*** TEXT BLOCK ***

Skip to main content

Function Signature

function sjf(llegada, cpu)

Description

Implements the SJF (Shortest Job First) scheduling algorithm. Among available processes, the one with the shortest CPU burst time is executed first. This is a non-preemptive algorithm that minimizes average waiting time.

Parameters

llegada
number[]
required
Array of arrival times for each process. Each element represents when a process arrives in the system.
cpu
number[]
required
Array of CPU burst times for each process. Each element represents how long a process needs to execute.

Return Value

Returns an object containing scheduling metrics:
inicio
number[]
Array of start times for each process (indexed by process ID).
finalizacion
number[]
Array of completion times for each process (indexed by process ID).
espera
number[]
Array of waiting times for each process. Calculated as: start_time - arrival_time.
retorno
number[]
Array of turnaround times for each process. Calculated as: completion_time - arrival_time. Represents total time from arrival to completion.

***

--- TASK REQUIREMENTS ---
1 – From the SJF function page, copy the part that opens with the words containing "Returns an object" and closes with "start_time - arrival_time.", word for word.
2 – On the SJF function page, how is each process's waiting time calculated?

*** EXTRACTED MATERIAL ***

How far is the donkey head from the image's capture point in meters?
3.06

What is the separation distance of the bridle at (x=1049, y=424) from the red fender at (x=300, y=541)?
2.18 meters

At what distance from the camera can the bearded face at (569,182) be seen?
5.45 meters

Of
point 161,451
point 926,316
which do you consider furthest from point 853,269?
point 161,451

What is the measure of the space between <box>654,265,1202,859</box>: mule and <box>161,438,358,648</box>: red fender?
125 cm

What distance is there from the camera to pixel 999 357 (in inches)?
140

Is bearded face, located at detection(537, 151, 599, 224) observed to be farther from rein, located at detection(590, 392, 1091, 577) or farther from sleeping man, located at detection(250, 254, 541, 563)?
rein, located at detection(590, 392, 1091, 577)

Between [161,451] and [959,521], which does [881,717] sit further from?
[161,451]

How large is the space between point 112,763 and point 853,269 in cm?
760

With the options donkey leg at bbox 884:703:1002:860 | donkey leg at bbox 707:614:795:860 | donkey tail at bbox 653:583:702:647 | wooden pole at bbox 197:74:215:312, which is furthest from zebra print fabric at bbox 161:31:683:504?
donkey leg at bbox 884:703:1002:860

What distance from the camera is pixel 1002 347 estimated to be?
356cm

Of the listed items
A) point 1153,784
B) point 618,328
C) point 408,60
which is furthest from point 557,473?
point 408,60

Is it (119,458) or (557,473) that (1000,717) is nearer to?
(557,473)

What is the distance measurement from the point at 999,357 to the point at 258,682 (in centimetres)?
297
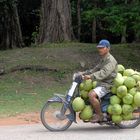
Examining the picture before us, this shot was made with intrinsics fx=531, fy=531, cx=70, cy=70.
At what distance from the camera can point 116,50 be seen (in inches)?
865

***
*** EXTRACTED MATERIAL ***

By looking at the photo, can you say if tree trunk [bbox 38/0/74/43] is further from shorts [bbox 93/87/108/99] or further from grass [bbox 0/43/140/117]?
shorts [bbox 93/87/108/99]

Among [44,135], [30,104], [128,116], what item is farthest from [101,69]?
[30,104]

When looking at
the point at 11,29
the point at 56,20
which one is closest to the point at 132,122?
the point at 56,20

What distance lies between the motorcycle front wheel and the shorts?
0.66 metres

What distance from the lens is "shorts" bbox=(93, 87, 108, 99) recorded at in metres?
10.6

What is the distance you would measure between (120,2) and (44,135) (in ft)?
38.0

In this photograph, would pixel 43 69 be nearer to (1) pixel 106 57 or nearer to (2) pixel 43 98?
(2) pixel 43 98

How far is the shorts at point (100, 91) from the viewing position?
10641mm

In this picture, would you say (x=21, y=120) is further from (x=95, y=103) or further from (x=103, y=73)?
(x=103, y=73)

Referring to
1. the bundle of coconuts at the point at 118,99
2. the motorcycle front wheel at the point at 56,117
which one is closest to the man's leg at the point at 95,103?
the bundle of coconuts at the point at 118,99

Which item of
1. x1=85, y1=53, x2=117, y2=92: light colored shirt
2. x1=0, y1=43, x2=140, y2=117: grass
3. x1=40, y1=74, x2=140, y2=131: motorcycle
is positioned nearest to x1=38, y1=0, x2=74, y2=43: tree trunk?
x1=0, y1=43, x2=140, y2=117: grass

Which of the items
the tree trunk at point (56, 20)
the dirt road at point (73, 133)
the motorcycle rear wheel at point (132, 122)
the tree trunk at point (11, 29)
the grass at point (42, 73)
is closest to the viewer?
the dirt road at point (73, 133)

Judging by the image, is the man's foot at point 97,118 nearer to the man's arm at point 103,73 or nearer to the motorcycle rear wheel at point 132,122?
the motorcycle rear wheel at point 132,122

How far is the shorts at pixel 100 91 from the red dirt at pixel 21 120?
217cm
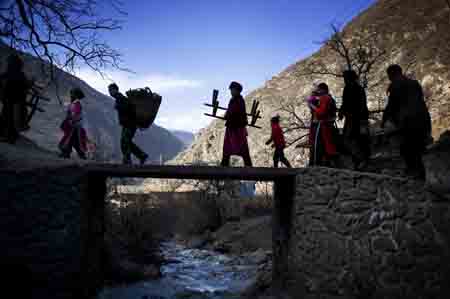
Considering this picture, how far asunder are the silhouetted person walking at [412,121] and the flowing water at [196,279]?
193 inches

***

--- WRITTEN RESPONSES ---
1 –
Returns an object containing scheduling metrics:
inicio
number[]
Array of start times for each process (indexed by process ID).
finalizacion
number[]
Array of completion times for each process (indexed by process ID).
espera
number[]
Array of waiting times for each process. Calculated as: start_time - arrival_time.

2 – Start time minus arrival time.